Texte extrait:
▶
Vous avez compris que ces trois Poupées, chantant à l’unisson, ne sont pas là pour vous apprendre la broderie. À la rigueur elles pratiquent la dentelle avec les mots et les sons, toujours avec élégance et justesse. La provocation se fait avec de fines aiguilles, elles égratignent sans faire le moindre mal, bien au contraire. L’auditeur mâle se laisse allumer, braquer, charmer, dévorer avec une complaisance que le pire masochiste envierait. L’auditrice plonge immédiatement dans la connivence, la complicité sans même un soupçon de jalousie — La Jalouse est d’ailleurs prudemment un morceau instrumental — on est entre copines ! N'allez pas croire que ces Poupées soient habitées par un féminisme castrateur ou qu’elles portent un étendard de suffragette. Elles affirment simplement leur féminité avec aplomb, l’humour en embuscade, la tendresse cachée sous la sensualité et la conviction appuyée par le rythme et la diversité des sons.
◀
Contenu des données:
▶
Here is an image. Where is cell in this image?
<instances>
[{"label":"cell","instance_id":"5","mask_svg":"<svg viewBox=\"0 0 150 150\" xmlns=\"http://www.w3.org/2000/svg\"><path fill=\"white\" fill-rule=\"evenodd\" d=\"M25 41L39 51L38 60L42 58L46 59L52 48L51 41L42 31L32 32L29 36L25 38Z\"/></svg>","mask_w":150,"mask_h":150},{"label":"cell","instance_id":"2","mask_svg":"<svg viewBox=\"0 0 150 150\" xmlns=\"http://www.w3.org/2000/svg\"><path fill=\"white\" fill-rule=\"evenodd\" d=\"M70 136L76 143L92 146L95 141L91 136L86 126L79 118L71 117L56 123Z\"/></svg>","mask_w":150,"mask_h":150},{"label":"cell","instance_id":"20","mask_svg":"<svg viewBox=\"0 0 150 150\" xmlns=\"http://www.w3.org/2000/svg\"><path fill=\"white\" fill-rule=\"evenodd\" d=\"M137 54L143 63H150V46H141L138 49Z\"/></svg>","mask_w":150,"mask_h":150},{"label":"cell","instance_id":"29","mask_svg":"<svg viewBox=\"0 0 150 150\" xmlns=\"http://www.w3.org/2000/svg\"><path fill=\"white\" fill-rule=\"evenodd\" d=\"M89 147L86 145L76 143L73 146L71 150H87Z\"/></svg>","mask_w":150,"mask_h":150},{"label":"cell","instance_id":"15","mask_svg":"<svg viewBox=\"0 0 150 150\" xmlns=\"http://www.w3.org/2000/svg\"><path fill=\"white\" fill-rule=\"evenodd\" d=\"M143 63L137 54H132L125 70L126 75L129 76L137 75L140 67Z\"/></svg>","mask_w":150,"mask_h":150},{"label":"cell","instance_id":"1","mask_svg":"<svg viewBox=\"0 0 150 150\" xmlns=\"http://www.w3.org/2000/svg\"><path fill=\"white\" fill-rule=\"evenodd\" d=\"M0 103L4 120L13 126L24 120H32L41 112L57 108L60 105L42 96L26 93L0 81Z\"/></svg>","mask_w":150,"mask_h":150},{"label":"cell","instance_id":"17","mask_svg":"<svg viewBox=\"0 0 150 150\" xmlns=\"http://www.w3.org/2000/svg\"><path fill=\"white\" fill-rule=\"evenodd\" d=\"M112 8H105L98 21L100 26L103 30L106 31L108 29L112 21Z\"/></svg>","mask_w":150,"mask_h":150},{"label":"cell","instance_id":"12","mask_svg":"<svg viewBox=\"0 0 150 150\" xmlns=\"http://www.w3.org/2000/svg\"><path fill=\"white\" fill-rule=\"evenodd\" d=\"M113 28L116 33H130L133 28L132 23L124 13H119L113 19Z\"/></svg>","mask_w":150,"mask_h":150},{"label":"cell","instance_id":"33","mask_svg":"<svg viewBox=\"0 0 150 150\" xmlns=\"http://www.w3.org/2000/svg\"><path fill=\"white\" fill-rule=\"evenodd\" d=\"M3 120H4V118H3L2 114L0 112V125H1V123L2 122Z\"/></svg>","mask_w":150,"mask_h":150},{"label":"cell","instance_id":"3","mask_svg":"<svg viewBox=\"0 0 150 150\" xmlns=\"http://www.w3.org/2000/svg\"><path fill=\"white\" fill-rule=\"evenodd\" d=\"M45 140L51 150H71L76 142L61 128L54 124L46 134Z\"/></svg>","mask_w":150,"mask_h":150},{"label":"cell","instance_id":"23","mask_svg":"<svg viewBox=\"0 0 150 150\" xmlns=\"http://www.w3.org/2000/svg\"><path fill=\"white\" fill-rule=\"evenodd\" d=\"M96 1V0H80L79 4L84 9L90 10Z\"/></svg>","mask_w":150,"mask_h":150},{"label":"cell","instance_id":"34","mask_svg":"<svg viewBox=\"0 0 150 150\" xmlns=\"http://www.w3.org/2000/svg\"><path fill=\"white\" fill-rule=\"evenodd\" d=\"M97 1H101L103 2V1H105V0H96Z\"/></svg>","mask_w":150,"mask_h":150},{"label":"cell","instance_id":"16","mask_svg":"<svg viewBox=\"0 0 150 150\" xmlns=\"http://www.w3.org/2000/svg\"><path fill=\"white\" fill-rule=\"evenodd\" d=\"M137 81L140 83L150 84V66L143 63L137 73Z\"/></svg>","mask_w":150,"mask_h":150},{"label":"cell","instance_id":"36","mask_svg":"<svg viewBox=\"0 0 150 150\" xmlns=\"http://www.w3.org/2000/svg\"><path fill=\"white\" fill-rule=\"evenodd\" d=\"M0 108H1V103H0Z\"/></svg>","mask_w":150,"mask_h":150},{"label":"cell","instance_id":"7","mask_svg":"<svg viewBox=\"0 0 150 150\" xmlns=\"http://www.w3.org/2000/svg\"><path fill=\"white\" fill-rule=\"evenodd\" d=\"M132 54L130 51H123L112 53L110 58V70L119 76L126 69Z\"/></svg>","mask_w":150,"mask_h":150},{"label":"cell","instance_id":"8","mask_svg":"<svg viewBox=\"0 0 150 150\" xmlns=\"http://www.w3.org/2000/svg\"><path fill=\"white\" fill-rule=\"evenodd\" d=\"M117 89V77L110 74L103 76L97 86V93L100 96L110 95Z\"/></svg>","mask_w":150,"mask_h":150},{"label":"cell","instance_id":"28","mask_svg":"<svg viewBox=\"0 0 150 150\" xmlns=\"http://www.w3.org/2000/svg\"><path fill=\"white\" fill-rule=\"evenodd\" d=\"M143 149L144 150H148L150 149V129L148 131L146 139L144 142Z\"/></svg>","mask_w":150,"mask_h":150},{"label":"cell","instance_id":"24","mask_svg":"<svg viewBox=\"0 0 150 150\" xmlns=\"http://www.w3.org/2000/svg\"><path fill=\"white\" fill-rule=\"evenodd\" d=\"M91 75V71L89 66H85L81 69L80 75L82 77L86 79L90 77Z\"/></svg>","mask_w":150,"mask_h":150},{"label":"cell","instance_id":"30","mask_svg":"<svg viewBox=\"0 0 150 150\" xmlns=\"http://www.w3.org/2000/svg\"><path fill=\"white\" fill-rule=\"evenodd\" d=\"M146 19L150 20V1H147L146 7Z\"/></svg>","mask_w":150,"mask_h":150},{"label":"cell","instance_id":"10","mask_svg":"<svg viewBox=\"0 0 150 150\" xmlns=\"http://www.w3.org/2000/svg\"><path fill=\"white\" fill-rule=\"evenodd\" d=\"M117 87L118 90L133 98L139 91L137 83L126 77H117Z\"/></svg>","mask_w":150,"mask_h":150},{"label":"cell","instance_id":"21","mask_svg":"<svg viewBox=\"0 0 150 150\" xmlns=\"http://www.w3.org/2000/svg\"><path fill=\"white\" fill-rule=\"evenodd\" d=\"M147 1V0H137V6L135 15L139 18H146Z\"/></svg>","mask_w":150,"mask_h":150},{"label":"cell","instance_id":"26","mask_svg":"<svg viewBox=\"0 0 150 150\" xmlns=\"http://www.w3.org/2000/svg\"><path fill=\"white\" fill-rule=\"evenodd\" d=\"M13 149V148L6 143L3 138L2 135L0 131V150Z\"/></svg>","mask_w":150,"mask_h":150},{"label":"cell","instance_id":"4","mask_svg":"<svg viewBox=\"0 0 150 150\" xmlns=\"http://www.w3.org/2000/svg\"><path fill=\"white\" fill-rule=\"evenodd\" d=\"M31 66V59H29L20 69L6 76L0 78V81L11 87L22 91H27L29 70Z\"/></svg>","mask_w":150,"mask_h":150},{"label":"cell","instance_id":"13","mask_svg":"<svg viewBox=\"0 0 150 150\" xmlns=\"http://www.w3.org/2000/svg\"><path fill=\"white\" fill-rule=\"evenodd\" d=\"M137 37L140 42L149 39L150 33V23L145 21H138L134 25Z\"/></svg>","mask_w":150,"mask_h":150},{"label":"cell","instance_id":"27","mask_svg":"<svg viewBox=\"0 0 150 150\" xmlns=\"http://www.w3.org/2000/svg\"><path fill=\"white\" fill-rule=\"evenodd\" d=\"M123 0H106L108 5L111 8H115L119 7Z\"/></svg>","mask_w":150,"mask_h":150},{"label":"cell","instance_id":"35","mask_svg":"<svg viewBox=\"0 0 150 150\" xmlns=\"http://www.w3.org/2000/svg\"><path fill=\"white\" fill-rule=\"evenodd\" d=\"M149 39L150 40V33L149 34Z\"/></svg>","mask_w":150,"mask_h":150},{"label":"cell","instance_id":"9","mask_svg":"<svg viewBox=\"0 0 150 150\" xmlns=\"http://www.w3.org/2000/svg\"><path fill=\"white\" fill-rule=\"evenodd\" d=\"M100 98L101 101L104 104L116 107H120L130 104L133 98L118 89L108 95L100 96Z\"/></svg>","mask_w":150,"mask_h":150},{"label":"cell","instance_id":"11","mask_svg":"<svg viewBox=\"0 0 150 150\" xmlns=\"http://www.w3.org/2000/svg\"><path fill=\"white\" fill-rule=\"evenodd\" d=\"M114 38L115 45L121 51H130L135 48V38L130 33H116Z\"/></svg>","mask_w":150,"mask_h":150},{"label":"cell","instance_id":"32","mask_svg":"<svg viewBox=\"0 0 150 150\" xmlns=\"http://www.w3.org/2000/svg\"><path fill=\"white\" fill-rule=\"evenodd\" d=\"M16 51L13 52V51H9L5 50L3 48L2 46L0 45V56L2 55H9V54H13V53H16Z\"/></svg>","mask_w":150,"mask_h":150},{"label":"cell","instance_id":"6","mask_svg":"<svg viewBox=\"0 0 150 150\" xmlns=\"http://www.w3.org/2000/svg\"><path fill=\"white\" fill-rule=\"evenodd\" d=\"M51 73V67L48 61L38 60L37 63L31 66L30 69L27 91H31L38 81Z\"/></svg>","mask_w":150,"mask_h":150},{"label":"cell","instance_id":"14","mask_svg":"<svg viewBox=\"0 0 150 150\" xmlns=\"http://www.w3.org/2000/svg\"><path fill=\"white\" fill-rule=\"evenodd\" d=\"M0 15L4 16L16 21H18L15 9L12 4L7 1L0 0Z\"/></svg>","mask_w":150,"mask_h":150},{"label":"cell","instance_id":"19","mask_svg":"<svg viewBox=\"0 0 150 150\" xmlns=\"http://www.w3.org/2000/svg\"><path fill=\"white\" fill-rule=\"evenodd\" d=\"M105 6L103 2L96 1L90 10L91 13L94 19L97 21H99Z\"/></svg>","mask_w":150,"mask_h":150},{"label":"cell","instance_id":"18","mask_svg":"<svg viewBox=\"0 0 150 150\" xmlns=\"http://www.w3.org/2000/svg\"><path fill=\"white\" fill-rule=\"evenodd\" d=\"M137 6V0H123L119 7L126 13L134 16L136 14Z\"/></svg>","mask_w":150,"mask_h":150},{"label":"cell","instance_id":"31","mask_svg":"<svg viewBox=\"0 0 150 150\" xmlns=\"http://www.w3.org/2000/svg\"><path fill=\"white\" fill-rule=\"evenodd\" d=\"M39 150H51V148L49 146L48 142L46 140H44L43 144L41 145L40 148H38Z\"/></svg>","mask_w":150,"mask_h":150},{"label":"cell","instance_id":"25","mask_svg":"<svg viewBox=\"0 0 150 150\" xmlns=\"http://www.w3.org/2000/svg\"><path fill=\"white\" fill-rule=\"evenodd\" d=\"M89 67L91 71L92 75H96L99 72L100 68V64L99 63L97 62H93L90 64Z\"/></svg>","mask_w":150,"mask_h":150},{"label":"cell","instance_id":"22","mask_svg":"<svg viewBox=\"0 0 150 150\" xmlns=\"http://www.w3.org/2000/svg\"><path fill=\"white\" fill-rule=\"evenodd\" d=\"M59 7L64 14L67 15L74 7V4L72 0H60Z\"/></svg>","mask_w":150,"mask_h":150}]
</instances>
◀
▶
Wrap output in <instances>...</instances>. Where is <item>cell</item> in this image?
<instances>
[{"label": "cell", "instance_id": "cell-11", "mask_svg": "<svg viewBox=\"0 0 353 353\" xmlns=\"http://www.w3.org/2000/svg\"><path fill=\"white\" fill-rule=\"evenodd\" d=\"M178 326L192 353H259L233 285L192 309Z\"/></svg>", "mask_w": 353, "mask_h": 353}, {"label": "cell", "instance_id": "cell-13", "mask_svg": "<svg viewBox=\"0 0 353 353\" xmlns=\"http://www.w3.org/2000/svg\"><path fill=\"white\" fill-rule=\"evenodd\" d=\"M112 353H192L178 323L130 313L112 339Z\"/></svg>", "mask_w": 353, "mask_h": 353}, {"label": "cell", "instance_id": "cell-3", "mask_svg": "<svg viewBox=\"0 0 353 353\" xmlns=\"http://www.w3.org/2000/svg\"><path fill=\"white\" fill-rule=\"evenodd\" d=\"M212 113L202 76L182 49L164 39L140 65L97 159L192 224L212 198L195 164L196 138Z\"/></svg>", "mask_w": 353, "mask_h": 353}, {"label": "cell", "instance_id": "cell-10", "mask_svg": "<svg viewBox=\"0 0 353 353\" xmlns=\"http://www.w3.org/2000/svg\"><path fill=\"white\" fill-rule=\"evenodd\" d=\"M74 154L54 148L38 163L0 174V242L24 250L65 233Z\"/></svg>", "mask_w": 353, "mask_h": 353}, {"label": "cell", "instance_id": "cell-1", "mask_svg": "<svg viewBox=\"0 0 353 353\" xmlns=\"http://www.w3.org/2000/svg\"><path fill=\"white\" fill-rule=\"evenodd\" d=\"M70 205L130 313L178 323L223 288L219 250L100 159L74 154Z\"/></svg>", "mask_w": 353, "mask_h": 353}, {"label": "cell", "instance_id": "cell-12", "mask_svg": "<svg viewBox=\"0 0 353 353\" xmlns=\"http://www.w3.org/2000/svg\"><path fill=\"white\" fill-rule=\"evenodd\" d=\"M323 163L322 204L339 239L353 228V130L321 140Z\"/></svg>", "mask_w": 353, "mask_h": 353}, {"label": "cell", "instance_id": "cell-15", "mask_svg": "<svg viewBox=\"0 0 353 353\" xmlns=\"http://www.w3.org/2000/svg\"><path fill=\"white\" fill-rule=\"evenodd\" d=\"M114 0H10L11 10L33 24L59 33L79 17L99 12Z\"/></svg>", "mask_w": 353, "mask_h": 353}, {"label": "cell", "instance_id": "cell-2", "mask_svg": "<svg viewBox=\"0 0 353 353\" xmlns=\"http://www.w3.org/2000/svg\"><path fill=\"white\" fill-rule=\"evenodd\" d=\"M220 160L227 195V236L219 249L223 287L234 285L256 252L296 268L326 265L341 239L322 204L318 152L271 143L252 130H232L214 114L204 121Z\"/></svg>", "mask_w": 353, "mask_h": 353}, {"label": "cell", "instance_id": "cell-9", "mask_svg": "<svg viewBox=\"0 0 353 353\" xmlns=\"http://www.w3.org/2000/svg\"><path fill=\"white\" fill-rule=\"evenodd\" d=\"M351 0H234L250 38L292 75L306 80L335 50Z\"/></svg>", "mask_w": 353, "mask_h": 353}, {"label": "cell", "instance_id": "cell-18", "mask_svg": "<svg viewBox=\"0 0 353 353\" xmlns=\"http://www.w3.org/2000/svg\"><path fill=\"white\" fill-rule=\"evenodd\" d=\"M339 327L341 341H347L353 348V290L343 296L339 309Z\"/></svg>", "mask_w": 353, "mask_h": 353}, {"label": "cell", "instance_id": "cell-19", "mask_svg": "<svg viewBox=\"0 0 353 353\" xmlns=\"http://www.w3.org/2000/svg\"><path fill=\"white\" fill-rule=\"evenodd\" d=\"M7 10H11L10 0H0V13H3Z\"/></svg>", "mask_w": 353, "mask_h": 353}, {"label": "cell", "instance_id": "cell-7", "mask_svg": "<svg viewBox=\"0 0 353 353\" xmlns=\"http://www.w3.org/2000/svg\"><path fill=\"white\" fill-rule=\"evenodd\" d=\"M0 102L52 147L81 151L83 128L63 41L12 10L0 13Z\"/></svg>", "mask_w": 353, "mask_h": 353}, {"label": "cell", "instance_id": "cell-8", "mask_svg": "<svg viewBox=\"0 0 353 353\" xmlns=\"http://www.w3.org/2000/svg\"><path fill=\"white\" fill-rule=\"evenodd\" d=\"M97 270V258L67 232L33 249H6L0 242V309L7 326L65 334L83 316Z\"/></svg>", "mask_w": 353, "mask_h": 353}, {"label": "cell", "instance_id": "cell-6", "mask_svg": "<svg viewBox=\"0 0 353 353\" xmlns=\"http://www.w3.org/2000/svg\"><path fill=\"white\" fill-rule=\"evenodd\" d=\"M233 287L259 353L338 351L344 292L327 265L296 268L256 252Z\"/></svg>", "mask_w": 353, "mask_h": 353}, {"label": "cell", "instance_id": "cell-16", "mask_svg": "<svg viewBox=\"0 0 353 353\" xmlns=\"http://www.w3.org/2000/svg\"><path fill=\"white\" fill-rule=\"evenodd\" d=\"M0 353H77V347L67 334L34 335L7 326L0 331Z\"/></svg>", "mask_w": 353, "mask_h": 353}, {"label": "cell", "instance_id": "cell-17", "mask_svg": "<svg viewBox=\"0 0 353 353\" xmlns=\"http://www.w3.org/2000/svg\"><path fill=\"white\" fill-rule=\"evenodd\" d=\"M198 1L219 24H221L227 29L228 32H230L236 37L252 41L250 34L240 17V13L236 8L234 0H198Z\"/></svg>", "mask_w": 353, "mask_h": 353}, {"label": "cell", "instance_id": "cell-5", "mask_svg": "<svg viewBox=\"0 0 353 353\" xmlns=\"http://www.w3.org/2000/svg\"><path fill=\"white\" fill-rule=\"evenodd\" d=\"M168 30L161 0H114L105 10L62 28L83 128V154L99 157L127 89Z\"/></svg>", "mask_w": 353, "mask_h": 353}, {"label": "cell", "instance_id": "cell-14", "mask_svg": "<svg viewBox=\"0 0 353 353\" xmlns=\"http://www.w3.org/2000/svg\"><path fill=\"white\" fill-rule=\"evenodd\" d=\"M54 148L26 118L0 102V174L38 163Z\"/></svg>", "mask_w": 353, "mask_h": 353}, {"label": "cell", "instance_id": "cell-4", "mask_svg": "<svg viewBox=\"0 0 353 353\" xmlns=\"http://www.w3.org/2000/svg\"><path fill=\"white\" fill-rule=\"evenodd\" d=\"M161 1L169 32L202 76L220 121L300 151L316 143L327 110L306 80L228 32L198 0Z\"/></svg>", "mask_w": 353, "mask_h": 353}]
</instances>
◀
▶
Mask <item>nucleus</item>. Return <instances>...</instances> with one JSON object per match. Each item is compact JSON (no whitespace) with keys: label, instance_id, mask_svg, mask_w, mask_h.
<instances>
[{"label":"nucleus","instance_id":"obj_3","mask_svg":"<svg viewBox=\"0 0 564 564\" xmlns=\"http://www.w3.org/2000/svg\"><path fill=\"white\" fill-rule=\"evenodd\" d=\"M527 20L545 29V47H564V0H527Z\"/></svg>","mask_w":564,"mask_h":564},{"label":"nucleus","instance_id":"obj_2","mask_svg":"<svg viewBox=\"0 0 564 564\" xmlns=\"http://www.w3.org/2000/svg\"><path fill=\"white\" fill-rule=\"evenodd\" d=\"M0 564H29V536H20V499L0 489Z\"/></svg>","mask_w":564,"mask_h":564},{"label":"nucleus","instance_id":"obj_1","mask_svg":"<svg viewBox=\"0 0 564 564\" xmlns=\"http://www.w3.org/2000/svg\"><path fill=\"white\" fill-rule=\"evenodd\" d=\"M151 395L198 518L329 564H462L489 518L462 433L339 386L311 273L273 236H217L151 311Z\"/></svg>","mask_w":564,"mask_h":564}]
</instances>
◀
Problème posé:
Rédigez la suite du texte consacré aux trois Poupées, en reprenant après sa dernière phrase.

Réponse rédigée:
Valérie Lemerre Charlot rédige avec un soin particulier des textes incisifs, riches de métaphores, d’allusions, de sous-entendus. Elle possède un sens du rythme qui court jusque dans son clavier, car je doute qu’elle écrive à la plume, trop désuète et bien moins percutante. Valérie, Mélodie Develter Bruni et BeBop Christine Lecourt ont ajusté leurs voix avec une précision d’horlogères pour la meilleure harmonie entre les différents ingrédients qui assurent la réussite. Alors les chansons fusent, jaillissent, pétillent, tourbillonnent, en swing, salsa, java et autres gestuelles que la musique habille avec élégance. Ces dames ne se contentent pas du prêt-à-pincer. Aux côtés des habituels accordéon et guitare, elles osent une ribambelle d’instruments peu encombrants aux sons insolites : ukulélé, banjolélé, concertina, triangle, cymbale et une invraisemblable batterie de machins hétéroclites dont on aurait jamais imaginé la pureté des sons.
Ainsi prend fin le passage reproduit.